● Texto:
□ □ □ □ □ □ □
Toda presunción de eternidad, se ve inflingida en los cimientos marinos
















El cuerpo poético: Una catedral 
gótica bajo el mar. 
(El olor de la palabra rota de Doris Melo)


Jennet Tineo

La caída de los cuerpos es un fenómeno físico, que quizás hoy, después de haber sido estudiado por Galileo, Isaac Newton, perfeccionado por Albert Einstein, nos parezca sin misterios, algo común en la mecánica del universo, pues todos los cuerpos caen con la misma aceleración constante. Sin embargo, ¿cómo caen los cuerpos en la densidad del mar?, ¿cómo caería un cuerpo cuyo peso desconocemos, entre las olas, un cuerpo etéreo hecho de pesadas o ligeras palabras?, ¿se desriscaría o alzaría un vuelo intenso sobre todos los cielos de la tierra?, ¿o en su caer describiría el despegue, hasta romper fuera de la órbita conocida, flotando allí donde el misterio, es todo lo que late, igual a un espejo reflejando un bosque marino, ese mundo abisal en las entrañas de nuestra abatida memoria?

La poeta Doris Melo en el poemario El olor de la palabra rota, evidencia desde el título vibrante –puerta de entrada a su mundo poético- que la palabra es un fruto que cae, y en esa línea que describe su libre caída, el misterio choca contra la cabeza recostada del hombre y le deja mil preguntas agujereándole las sienes.

Los nidos de conceptos del pájaro de la cotidianidad, se presentan con temáticas que envuelven: el sentido, el olvido, la ausencia, la memoria, el redondo cascarón del tiempo y la ovalada angustia de la soledad.

El cuerpo poético, esa voz de la poeta, escrita con un laborioso cincel en la piedra, perdura, deja el olor prendido de un jardín pleno de esencias florales muy propias. El poemario se muestra en cada verso como un personaje femenino, sobrio, místico, vivo, horadado por vítreas ventanas con motivos y luz: una catedral gótica bajo el mar.
□ □ □ □ □ □ □
● Datos proporcionados:
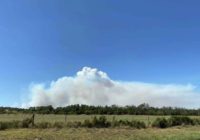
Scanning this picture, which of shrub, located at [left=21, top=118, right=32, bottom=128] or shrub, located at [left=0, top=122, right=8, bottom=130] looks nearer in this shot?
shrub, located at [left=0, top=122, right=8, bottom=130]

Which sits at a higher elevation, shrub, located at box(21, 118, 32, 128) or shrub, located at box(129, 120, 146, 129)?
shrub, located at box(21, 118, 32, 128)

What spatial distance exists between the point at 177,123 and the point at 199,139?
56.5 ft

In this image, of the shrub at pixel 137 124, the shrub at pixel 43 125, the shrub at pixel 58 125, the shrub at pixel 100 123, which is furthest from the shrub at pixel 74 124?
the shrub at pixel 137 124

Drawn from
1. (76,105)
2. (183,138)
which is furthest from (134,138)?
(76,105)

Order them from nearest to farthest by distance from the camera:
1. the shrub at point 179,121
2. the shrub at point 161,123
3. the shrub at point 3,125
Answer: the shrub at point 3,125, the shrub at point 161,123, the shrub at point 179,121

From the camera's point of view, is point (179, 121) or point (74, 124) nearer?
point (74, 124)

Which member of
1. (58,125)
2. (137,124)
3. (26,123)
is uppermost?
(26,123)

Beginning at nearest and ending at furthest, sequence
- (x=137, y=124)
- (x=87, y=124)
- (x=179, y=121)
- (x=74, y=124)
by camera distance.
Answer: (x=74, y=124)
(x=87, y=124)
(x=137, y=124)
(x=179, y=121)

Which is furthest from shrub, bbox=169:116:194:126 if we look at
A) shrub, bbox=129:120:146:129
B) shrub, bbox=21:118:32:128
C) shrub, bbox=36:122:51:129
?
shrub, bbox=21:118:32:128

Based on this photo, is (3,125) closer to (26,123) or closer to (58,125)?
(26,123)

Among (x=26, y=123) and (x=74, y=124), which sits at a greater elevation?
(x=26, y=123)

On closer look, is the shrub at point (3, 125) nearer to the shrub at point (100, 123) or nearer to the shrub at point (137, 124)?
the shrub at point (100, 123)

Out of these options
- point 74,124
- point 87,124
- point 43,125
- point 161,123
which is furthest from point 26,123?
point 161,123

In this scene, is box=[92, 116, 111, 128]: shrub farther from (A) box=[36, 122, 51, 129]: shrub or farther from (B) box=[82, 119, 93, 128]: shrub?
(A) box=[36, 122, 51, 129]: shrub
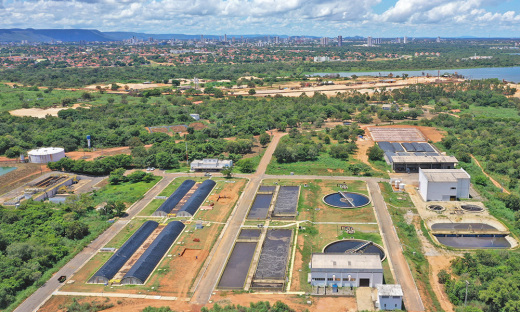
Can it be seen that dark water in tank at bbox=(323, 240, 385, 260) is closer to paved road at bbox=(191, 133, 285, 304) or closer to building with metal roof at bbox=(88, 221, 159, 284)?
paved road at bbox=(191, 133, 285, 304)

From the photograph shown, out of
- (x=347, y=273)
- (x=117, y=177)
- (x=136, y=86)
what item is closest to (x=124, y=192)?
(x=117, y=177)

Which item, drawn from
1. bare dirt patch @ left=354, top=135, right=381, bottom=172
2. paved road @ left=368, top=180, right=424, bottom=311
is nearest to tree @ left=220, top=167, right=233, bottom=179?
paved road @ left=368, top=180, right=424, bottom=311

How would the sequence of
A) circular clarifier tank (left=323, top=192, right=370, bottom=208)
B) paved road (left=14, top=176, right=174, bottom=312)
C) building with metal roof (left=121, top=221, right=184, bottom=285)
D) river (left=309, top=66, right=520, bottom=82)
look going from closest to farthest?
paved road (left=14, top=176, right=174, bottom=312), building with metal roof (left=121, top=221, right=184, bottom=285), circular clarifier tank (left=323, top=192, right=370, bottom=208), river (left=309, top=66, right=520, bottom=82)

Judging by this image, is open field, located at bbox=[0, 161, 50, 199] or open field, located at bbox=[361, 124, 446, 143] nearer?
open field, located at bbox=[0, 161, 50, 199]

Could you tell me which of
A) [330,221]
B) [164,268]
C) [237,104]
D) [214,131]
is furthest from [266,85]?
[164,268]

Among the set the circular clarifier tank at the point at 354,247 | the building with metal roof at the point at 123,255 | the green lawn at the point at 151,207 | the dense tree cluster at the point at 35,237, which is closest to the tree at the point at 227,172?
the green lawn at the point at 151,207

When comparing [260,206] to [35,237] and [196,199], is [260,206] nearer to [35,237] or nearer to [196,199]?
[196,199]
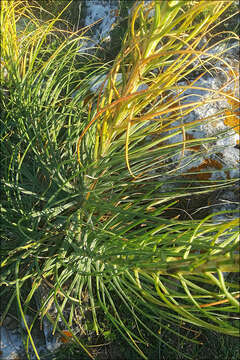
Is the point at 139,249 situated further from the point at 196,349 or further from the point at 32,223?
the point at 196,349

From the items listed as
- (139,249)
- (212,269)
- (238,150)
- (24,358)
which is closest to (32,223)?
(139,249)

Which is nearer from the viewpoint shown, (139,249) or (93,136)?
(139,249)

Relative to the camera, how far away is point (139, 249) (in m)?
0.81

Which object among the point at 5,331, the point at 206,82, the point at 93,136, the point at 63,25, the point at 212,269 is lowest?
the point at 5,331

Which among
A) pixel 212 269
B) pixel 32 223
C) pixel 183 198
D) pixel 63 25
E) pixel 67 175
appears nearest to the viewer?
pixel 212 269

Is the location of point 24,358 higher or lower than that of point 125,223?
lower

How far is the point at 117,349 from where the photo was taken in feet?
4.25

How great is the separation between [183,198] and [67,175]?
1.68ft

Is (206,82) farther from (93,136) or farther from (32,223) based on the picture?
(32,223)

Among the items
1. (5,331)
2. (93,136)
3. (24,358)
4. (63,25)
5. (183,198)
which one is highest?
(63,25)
□ □ □ □ □ □ □
● Objetivo del ejercicio:
Según el texto, ¿qué temáticas envuelven los nidos de conceptos del pájaro de la cotidianidad? El listado no guarda relación alguna con el texto.

● Solución del ejercicio:
El sentido, el olvido, la ausencia, la memoria, el redondo cascarón del tiempo y la ovalada angustia de la soledad.